Keep the pictures out of your copy. Transcribe the records below exactly.

Data entries
○ ○ ○ ○

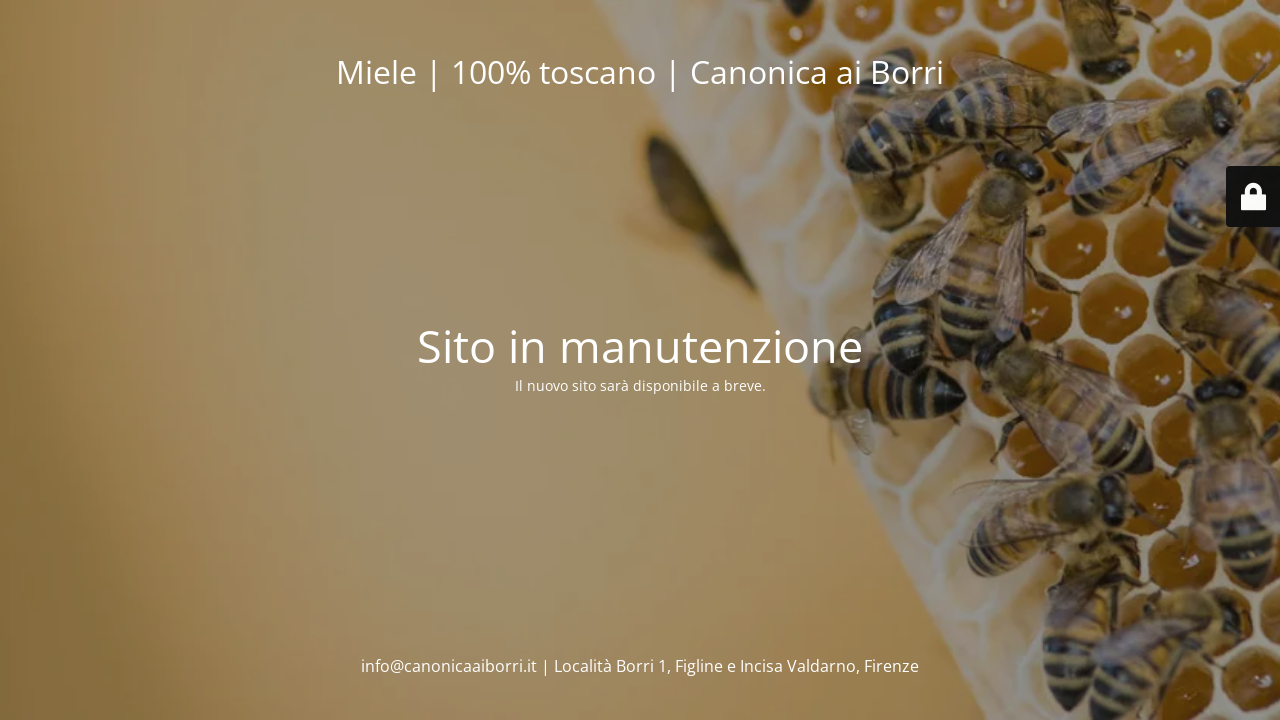

--- FILE ---
content_type: text/html; charset=UTF-8
request_url: http://canonicaaiborri.it/olio/
body_size: 2335
content:
<!DOCTYPE html>
<html lang="it-IT">
<head>
	<meta charset="UTF-8" />
	<title>Sito in manutenzione</title>	<link rel="icon" href="https://i1.wp.com/canonicaaiborri.it/wp/wp-content/uploads/2016/08/cropped-logo_canonicaaiborri.jpg?fit=32%2C32&#038;ssl=1" sizes="32x32" />
<link rel="icon" href="https://i1.wp.com/canonicaaiborri.it/wp/wp-content/uploads/2016/08/cropped-logo_canonicaaiborri.jpg?fit=192%2C192&#038;ssl=1" sizes="192x192" />
<link rel="apple-touch-icon" href="https://i1.wp.com/canonicaaiborri.it/wp/wp-content/uploads/2016/08/cropped-logo_canonicaaiborri.jpg?fit=180%2C180&#038;ssl=1" />
<meta name="msapplication-TileImage" content="https://i1.wp.com/canonicaaiborri.it/wp/wp-content/uploads/2016/08/cropped-logo_canonicaaiborri.jpg?fit=270%2C270&#038;ssl=1" />
	<meta name="viewport" content="width=device-width, maximum-scale=1, initial-scale=1, minimum-scale=1">
	<meta name="description" content="Azienda Agricola Canonica ai Borri. Produciamo miele e olio extravergine d&#039;oliva genuini e di alta qualità nel cuore della Toscana."/>
	<meta http-equiv="X-UA-Compatible" content="" />
	<meta property="og:site_name" content="Miele | 100% toscano | Canonica ai Borri  - Azienda Agricola Canonica ai Borri. Produciamo miele e olio extravergine d&#039;oliva genuini e di alta qualità nel cuore della Toscana."/>
	<meta property="og:title" content="Sito in manutenzione"/>
	<meta property="og:type" content="Maintenance"/>
	<meta property="og:url" content="http://canonicaaiborri.it/wp"/>
	<meta property="og:description" content="Il nuovo sito sarà disponibile a breve."/>
		<link rel="profile" href="http://gmpg.org/xfn/11" />
	<link rel="pingback" href="http://canonicaaiborri.it/wp/xmlrpc.php" />
	<link rel='stylesheet' id='mtnc-style-css'  href='http://canonicaaiborri.it/wp/wp-content/plugins/maintenance/load/css/style.css?ver=1706554209' type='text/css' media='all' />
<link rel='stylesheet' id='mtnc-fonts-css'  href='http://canonicaaiborri.it/wp/wp-content/plugins/maintenance/load/css/fonts.css?ver=1706554209' type='text/css' media='all' />
<style type="text/css">body {background-color: #111111}.preloader {background-color: #111111}body {font-family: Open Sans; }.site-title, .preloader i, .login-form, .login-form a.lost-pass, .btn-open-login-form, .site-content, .user-content-wrapper, .user-content, footer, .maintenance a{color: #ffffff;} a.close-user-content, #mailchimp-box form input[type="submit"], .login-form input#submit.button  {border-color:#ffffff} input[type="submit"]:hover{background-color:#ffffff} input:-webkit-autofill, input:-webkit-autofill:focus{-webkit-text-fill-color:#ffffff} body &gt; .login-form-container{background-color:#111111}.btn-open-login-form{background-color:#111111}input:-webkit-autofill, input:-webkit-autofill:focus{-webkit-box-shadow:0 0 0 50px #111111 inset}input[type='submit']:hover{color:#111111} #custom-subscribe #submit-subscribe:before{background-color:#111111} </style>		<!--[if IE]>
	<style type="text/css">

	</style>
	<script type="text/javascript" src="http://canonicaaiborri.it/wp/wp-content/plugins/maintenance/load/js/jquery.backstretch.min.js"></script>
	<![endif]-->
	<link rel="stylesheet" href="https://fonts.bunny.net/css?family=Open%20Sans:300,300italic,regular,italic,600,600italic,700,700italic,800,800italic:300"></head>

○ ○ ○ ○

* RESULT FOR THIS EXERCISE:
--- FILE ---
content_type: text/html; charset=UTF-8
request_url: http://canonicaaiborri.it/olio/
body_size: 2335
content:
<!DOCTYPE html>
<html lang="it-IT">
<head>
	<meta charset="UTF-8" />
	<title>Sito in manutenzione</title>	<link rel="icon" href="https://i1.wp.com/canonicaaiborri.it/wp/wp-content/uploads/2016/08/cropped-logo_canonicaaiborri.jpg?fit=32%2C32&#038;ssl=1" sizes="32x32" />
<link rel="icon" href="https://i1.wp.com/canonicaaiborri.it/wp/wp-content/uploads/2016/08/cropped-logo_canonicaaiborri.jpg?fit=192%2C192&#038;ssl=1" sizes="192x192" />
<link rel="apple-touch-icon" href="https://i1.wp.com/canonicaaiborri.it/wp/wp-content/uploads/2016/08/cropped-logo_canonicaaiborri.jpg?fit=180%2C180&#038;ssl=1" />
<meta name="msapplication-TileImage" content="https://i1.wp.com/canonicaaiborri.it/wp/wp-content/uploads/2016/08/cropped-logo_canonicaaiborri.jpg?fit=270%2C270&#038;ssl=1" />
	<meta name="viewport" content="width=device-width, maximum-scale=1, initial-scale=1, minimum-scale=1">
	<meta name="description" content="Azienda Agricola Canonica ai Borri. Produciamo miele e olio extravergine d&#039;oliva genuini e di alta qualità nel cuore della Toscana."/>
	<meta http-equiv="X-UA-Compatible" content="" />
	<meta property="og:site_name" content="Miele | 100% toscano | Canonica ai Borri  - Azienda Agricola Canonica ai Borri. Produciamo miele e olio extravergine d&#039;oliva genuini e di alta qualità nel cuore della Toscana."/>
	<meta property="og:title" content="Sito in manutenzione"/>
	<meta property="og:type" content="Maintenance"/>
	<meta property="og:url" content="http://canonicaaiborri.it/wp"/>
	<meta property="og:description" content="Il nuovo sito sarà disponibile a breve."/>
		<link rel="profile" href="http://gmpg.org/xfn/11" />
	<link rel="pingback" href="http://canonicaaiborri.it/wp/xmlrpc.php" />
	<link rel='stylesheet' id='mtnc-style-css'  href='http://canonicaaiborri.it/wp/wp-content/plugins/maintenance/load/css/style.css?ver=1706554209' type='text/css' media='all' />
<link rel='stylesheet' id='mtnc-fonts-css'  href='http://canonicaaiborri.it/wp/wp-content/plugins/maintenance/load/css/fonts.css?ver=1706554209' type='text/css' media='all' />
<style type="text/css">body {background-color: #111111}.preloader {background-color: #111111}body {font-family: Open Sans; }.site-title, .preloader i, .login-form, .login-form a.lost-pass, .btn-open-login-form, .site-content, .user-content-wrapper, .user-content, footer, .maintenance a{color: #ffffff;} a.close-user-content, #mailchimp-box form input[type="submit"], .login-form input#submit.button  {border-color:#ffffff} input[type="submit"]:hover{background-color:#ffffff} input:-webkit-autofill, input:-webkit-autofill:focus{-webkit-text-fill-color:#ffffff} body &gt; .login-form-container{background-color:#111111}.btn-open-login-form{background-color:#111111}input:-webkit-autofill, input:-webkit-autofill:focus{-webkit-box-shadow:0 0 0 50px #111111 inset}input[type='submit']:hover{color:#111111} #custom-subscribe #submit-subscribe:before{background-color:#111111} </style>		<!--[if IE]>
	<style type="text/css">

	</style>
	<script type="text/javascript" src="http://canonicaaiborri.it/wp/wp-content/plugins/maintenance/load/js/jquery.backstretch.min.js"></script>
	<![endif]-->
	<link rel="stylesheet" href="https://fonts.bunny.net/css?family=Open%20Sans:300,300italic,regular,italic,600,600italic,700,700italic,800,800italic:300"></head>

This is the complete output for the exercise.